Directions:
Display every line of the entries below that contains the word "tree".

Dataset excerpts:
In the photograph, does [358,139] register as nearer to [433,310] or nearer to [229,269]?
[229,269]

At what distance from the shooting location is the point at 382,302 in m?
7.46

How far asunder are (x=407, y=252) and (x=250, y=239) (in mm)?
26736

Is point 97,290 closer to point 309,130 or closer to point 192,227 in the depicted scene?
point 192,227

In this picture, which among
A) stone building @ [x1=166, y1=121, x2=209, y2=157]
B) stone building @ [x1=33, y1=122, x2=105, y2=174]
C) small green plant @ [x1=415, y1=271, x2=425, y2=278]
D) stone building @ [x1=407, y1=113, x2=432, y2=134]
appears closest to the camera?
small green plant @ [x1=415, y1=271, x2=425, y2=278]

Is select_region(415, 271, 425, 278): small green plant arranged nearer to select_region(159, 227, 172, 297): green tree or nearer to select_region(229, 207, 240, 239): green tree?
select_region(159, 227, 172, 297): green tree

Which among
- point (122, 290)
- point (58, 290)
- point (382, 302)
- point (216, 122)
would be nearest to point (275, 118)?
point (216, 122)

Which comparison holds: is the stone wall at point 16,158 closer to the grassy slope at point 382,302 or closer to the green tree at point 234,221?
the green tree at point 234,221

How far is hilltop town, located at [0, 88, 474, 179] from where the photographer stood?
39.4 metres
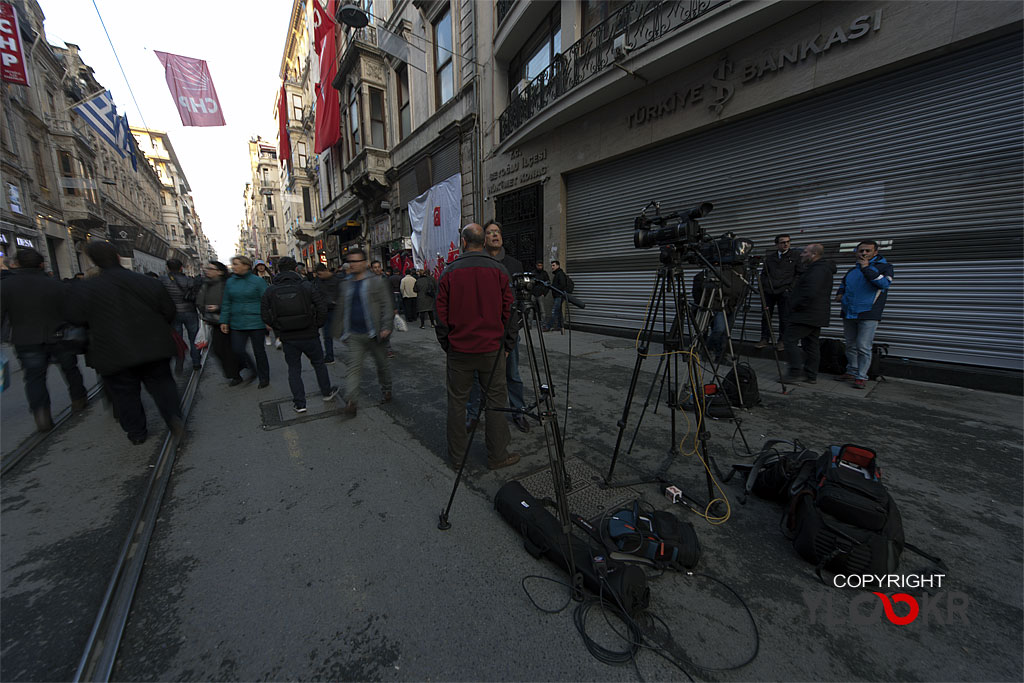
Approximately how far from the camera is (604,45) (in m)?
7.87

---

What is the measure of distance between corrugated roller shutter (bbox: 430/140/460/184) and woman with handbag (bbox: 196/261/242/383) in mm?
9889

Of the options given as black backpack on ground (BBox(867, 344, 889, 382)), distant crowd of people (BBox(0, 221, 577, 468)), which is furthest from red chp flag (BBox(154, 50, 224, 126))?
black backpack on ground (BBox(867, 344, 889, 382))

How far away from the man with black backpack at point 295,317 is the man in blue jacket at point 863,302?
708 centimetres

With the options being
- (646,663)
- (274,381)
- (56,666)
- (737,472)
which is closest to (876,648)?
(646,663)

Result:
Is select_region(415, 271, 425, 278): small green plant arranged nearer to select_region(159, 227, 172, 297): green tree or nearer to select_region(229, 207, 240, 239): green tree?
select_region(159, 227, 172, 297): green tree
Which comparison holds: is the stone wall at point 16,158 closer to the grassy slope at point 382,302 or closer to the green tree at point 234,221?
the green tree at point 234,221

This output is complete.